Interrogé par le site
IgamingFrance, lors du dernier salon des jeux en ligne d'argent, qui s'est tenu récemment à Barcelone, rendez vous incontournable pour les acteurs de jeux en ligne, le PDG de la société suédoise UNIBET , opérateur majeur
de jeux en ligne en Europe.
Petit rappel : Petter Nylander qui a été arrêté à Amsterdam en octobre 2007, suite à une plainte déposée
en 2003 par la Française des jeux et le PMU, affaire relancée par la suite en 2006, a été convoqué par un juge d'instruction de Nanterre, pour une histoire de violation du monopole de la Française des jeux sur les paris.
Aujourd'hui, comme le Président d'Unibet
l'explique,
rien ne s'est passé depuis sa comparution devant le juge l'année dernière.
Son dossier est en cours et
pour le moment il est libre de se déplacer comme il le souhaite en France et en Europe.

La vision du jeu en ligne en Europe de
Petter Nylander,
est de deux ordres : dans un premier temps,
il est nécessaire
de bénéficier d'un cadre qui soit applicable à tous les pays d'Europe, de façon à pouvoir travailler sereinement. Il prend pour
modèle
la Directive Européenne sur la Télévision sans Frontières, qui en est un bon exemple et explique que cette Directive qui s'applique à l'ensemble des pays européens permet à tout un chacun de l'adapter en respectant les grands principes fondamentaux de celle-ci. D'après lui, cela va dans le bon sens et les requêtes de la société
Unibet sont entendues, même si cela prend du temps. Dans un second temps, la deuxième demande d'Unibet vis-à-vis de l'Europe serait que le rôle de l'Etat doit se limiter à celui de régulateur et non pas d'opérateur. Dans ce domaine, il est impensable que l'Etat vienne à concurrencer
des entreprises privées.
Petter Nylander souligne que ce modèle de législation est relativement intéressant et existe depuis suffisamment longtemps pour qu'on puisse lui faire confiance. Avec le temps, il a prouvé son efficacité et montré ses résultats. En outre, le PDG
précise que l'idée du « white label » est particulièrement intéressante.
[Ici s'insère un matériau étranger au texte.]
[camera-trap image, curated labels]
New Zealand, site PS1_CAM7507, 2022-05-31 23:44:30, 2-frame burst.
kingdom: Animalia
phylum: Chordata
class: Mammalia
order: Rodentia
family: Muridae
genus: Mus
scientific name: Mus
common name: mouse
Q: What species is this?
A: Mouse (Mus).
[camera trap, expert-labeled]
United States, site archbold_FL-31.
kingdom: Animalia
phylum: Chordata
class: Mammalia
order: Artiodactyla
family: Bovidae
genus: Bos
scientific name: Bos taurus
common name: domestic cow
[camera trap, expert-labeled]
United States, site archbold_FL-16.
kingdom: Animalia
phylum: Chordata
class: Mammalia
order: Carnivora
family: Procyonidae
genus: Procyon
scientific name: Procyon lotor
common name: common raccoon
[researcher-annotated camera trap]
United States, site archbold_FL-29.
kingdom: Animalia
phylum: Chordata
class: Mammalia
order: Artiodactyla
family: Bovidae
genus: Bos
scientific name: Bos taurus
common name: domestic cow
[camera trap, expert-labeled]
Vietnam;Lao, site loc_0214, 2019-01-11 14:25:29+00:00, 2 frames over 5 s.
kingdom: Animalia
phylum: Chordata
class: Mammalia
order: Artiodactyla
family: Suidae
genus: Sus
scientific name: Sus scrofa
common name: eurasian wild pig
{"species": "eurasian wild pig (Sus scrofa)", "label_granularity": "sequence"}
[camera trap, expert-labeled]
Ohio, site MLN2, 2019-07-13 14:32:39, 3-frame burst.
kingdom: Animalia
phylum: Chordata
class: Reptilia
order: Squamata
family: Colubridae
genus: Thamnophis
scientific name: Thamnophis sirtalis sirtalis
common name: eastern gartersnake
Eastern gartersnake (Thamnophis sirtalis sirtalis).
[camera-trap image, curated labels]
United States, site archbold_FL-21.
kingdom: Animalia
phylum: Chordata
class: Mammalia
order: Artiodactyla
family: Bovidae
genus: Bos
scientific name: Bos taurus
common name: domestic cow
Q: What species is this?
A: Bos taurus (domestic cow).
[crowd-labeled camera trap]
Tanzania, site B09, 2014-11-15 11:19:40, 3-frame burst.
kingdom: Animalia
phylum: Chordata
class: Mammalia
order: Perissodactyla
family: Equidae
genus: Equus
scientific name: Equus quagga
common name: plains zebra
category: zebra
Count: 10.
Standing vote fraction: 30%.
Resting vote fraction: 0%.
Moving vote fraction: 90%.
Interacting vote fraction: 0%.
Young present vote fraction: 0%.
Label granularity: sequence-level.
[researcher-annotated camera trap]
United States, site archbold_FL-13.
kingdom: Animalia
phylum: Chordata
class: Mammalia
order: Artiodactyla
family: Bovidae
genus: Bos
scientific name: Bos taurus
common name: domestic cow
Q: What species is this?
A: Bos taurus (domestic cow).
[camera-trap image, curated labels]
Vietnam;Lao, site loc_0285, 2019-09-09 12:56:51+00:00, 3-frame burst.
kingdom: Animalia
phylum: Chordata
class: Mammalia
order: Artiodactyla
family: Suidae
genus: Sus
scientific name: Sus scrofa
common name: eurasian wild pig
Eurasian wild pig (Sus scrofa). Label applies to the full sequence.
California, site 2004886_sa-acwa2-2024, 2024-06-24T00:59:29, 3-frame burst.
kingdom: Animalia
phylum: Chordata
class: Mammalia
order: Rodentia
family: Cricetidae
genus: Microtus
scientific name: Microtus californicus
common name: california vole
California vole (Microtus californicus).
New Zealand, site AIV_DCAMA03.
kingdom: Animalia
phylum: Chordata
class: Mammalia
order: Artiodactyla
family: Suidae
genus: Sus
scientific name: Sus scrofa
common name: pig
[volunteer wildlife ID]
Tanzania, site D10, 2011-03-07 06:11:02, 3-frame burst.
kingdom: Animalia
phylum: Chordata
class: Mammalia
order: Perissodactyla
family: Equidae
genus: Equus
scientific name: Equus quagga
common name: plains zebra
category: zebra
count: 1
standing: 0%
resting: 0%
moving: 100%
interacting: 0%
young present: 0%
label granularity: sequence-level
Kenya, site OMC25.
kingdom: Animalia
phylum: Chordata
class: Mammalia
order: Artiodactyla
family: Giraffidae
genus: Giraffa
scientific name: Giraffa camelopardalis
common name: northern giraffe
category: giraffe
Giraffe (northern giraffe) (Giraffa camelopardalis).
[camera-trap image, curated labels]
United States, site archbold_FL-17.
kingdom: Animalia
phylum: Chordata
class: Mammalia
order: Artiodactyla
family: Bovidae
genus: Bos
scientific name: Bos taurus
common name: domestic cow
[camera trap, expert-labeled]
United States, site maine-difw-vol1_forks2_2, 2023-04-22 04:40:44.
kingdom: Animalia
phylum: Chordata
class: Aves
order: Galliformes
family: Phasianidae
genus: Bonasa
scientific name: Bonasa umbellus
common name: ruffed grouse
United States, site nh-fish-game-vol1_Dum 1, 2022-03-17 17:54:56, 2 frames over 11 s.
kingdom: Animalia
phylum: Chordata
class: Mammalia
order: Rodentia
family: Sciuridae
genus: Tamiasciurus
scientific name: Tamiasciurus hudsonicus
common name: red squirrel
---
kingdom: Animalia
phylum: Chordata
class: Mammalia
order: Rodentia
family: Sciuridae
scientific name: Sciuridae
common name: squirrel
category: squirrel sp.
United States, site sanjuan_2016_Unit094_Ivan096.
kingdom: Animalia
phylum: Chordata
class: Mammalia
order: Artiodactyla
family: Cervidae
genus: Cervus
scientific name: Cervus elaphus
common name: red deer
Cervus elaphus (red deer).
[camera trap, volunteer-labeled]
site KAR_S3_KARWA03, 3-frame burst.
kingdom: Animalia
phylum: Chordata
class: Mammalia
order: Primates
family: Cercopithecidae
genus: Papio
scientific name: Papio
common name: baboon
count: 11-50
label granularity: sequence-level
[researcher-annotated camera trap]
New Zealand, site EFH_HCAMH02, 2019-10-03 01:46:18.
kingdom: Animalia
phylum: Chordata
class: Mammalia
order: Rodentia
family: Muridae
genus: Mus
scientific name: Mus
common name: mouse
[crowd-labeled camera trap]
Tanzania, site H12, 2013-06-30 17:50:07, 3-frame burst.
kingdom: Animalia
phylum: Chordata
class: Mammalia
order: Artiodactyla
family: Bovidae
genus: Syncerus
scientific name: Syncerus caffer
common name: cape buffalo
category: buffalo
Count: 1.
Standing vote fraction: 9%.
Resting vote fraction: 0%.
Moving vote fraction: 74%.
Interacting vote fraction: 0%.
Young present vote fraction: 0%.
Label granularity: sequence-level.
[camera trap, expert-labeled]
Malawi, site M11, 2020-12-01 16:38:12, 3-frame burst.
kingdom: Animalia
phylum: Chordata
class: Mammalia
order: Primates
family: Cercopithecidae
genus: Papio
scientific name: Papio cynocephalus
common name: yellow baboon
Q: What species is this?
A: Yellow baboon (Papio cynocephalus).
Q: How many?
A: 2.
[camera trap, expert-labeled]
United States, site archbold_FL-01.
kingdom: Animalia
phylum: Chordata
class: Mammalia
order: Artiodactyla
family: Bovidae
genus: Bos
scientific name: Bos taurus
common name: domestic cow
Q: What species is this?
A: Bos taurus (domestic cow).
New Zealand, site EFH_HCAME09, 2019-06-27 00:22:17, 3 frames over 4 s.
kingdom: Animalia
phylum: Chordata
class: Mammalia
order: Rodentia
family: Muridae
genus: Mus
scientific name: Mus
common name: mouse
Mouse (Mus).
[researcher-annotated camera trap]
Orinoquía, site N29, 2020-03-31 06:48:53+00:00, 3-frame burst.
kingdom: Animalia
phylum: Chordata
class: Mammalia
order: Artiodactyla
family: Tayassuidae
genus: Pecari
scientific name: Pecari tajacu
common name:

A la question des prélèvements de l'Etat, en termes de taxes sur les jeux, d'après le PDG d'Unibet, si l'Etat n'a pu percevoir de gros prélèvements, c'est aussi en partie parce que la plupart des opérateurs n'ont pas n'ont pas demandé de licences en Angleterre. Aussi, un taux de taxe acceptable, selon Petter Nylander, sur le produit brut des jeux serait de l'ordre de 10%, celui appliqué à l'heure actuelle, de 15%, étant trop élevé.
Par ailleurs, Petter Nylander
indique
que les choses vont dans la bonne direction, quant à un projet de loi d'ouverture du marché anglais, et selon lui le gouvernement français aurait réagi de façon positive.
Pour ce qui est des paris sportifs, il est clair d'après le Président du Groupe, qu'un tiers seulement des revenus d'Unibet provient des paris sportifs, les
casinos représentant 30 %, le poker 20% et le reste étant couvert par d'autres jeux. Il souligne néanmoins l'importance des paris sportifs,
car au contraire des autres jeux, Unibet est son propre opérateur dans ce domaine, alors que pour les casinos ou le poker, la société transitera par des réseaux partenaires.